**Extract**
Theorem cantnfres 9142

Description: The CNF function respects extensions of the domain to a larger ordinal. (Contributed by Mario Carneiro, 25-May-2015.)

Hypotheses

Ref	Expression
cantnfs.s	⊢ 𝑆 = dom (𝐴 CNF 𝐵)
cantnfs.a	⊢ (𝜑 → 𝐴 ∈ On)
cantnfs.b	⊢ (𝜑 → 𝐵 ∈ On)
cantnfrescl.d	⊢ (𝜑 → 𝐷 ∈ On)
cantnfrescl.b	⊢ (𝜑 → 𝐵 ⊆ 𝐷)
cantnfrescl.x	⊢ ((𝜑 ∧ 𝑛 ∈ (𝐷 ∖ 𝐵)) → 𝑋 = ∅)

**Stated task A**
Update the listing starting at the line containing "At what distance" and ending at the end of the listing, replacing "grassy field" with "lawn" and changing nothing else.

**Excerpts of spatial question data**
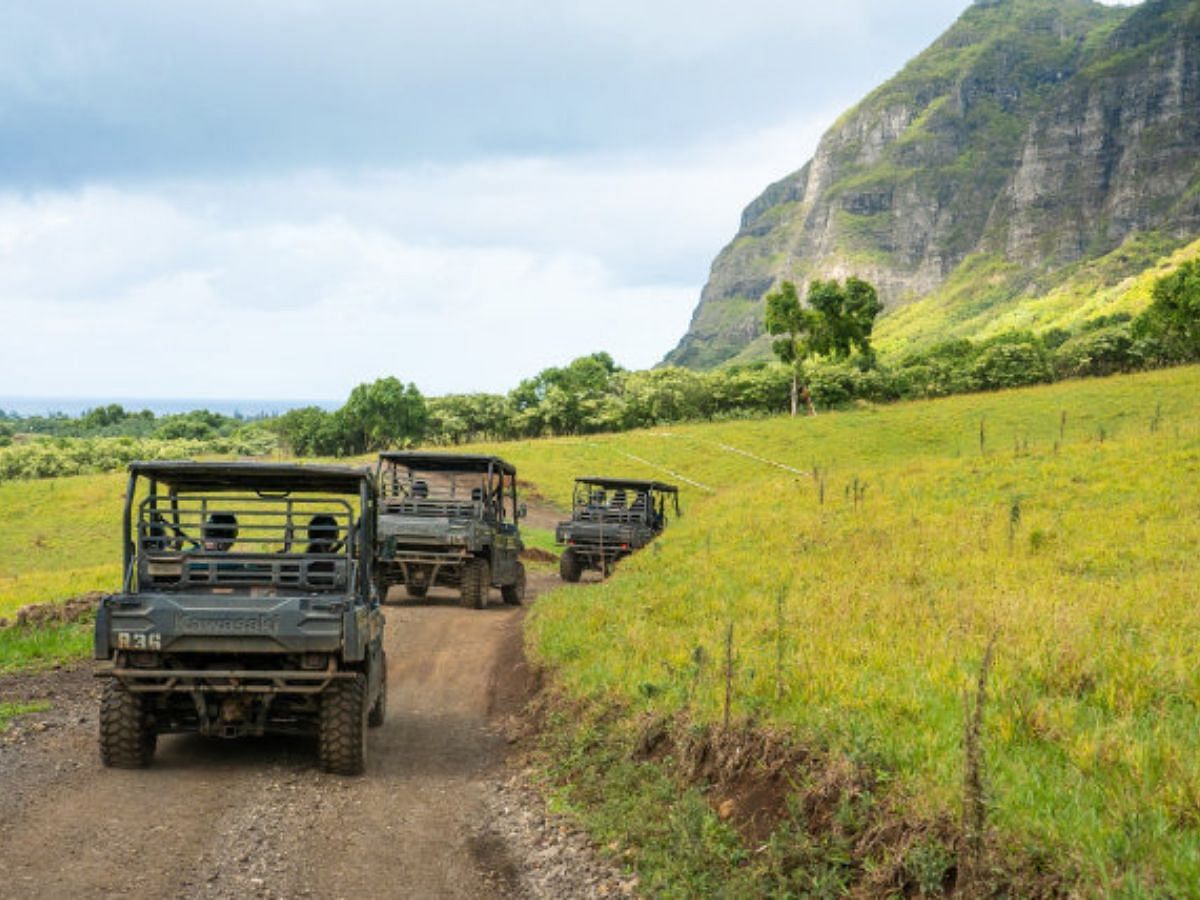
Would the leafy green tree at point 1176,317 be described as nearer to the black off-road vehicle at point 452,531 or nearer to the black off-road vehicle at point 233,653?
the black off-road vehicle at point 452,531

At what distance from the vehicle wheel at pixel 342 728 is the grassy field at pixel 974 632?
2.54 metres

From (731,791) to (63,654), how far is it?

**Stated task B**
Condense the paragraph of the cantnfres theorem page that begins "Description: The CNF function" into a short bulleted list that keeps its main facts.

**Written solution A**
At what distance from the vehicle wheel at pixel 342 728 is the lawn at pixel 974 632?
2.54 metres

From (731,791) to (63,654), how far is it?

**Written solution B**
- Claim: the CNF function respects extensions of the domain to a larger ordinal.
- Contributed by Mario Carneiro, 25-May-2015.